*Task requirements*: From top to bottom, print the listing word for word and skip any pictures it contains.

*Given data*:
'''

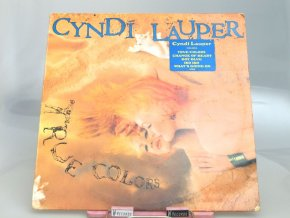 Cyndi Lauper ‎– True Colors
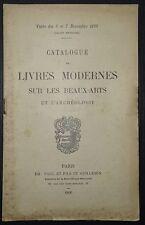 Catalogue de livres moderne sur les Beaux-Arts et l'Archéologie / 1896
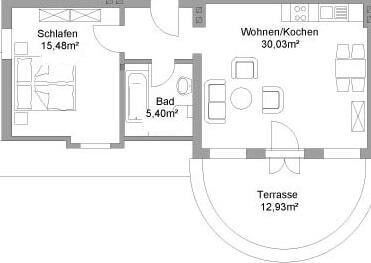 Floor plan apartment VII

'''

*Solution for this exercise*:
 Cyndi Lauper ‎– True Colors
 Catalogue de livres moderne sur les Beaux-Arts et l'Archéologie / 1896
 Floor plan apartment VII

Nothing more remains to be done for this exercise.